A number of mayors from northern Colombia chained themselves to the entrance of the local energy company in Cartagena in protest of repeated outages and proposed rising costs.
Tuesday’s planned protest of the ten mayors of the Bolivar province was announced on Sunday, before citizens took to the streets of the towns of Marialabaja and Arjona to protest another blackout which reportedly left 300 households without power for over 24 hours.
This is the latest in a number of uprisings through April and May blocking roads, burning vehicles and rioting over the regular unplanned outages and proposed increases in costs from the Commission on Regulation of Energy and Gas (CREG).
Rate increases would be between 1% and 7.5% for those living in different neighborhoods within the Atlantic coastal region.
The Mayor of Arjona referenced the closure of national roads twelve times in the last two months as a result of these outages and stated they were demanding “a little bit of dignity for our people”. The Mayor of Santa Rosa de Lima furthermore claimed that local merchants had reported a decline in sales due to these ongoing power cuts.
After meeting with the leaders for four hours, energy company Electricaribe official Ayleen Alvarez attempted to justify a number of the unplanned outages as “unforeseen.”

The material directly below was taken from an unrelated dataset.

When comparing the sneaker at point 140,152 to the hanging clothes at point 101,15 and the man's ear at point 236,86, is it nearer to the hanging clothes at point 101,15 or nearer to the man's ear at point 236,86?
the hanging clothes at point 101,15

The energy company executive highlighted projects in place that are intended to improve the effectiveness of the power supply.
Electricaribe signed an agreement to improve services in the town and vowed to replace the obsolete networks which reportedly account for 70% of the energy use. The mayors furthermore agreed to prepare reports on those processors and networks in need of repair.
Protests and road blockages over blackouts and lack of instability of potable water escalated to riots, looting, attacks on buses and Electricaribe property spread over a number of neighborhoods in Barranquilla and the nearby town of Soledad leaving 1 dead and 6 injured.
Faced with the ongoing unrest in the Caribbean region, Colombia’s national government announced to invest almost $800 million in the region’s energy infrastructure, reported newspaper El Espectador.
“After the approval of the National Development Plan, Electricaribe — in charge of some of the works — will proceed with the investment plan, but we will also open competition so that third parties can realize works like the … ‘electric highways’,” Mining and Energy Minister Tomas Gonzalez told Caracol Radio.
The Minister also said that rate changes would hardly affect lower-income households. Some 300 thousand families that live below the poverty line will see a reduction in the price of energy of 14%, while lower class incomes will see a price hike of 0.58%. Middle class and upper class households will see an 8.4% increase of energy prices.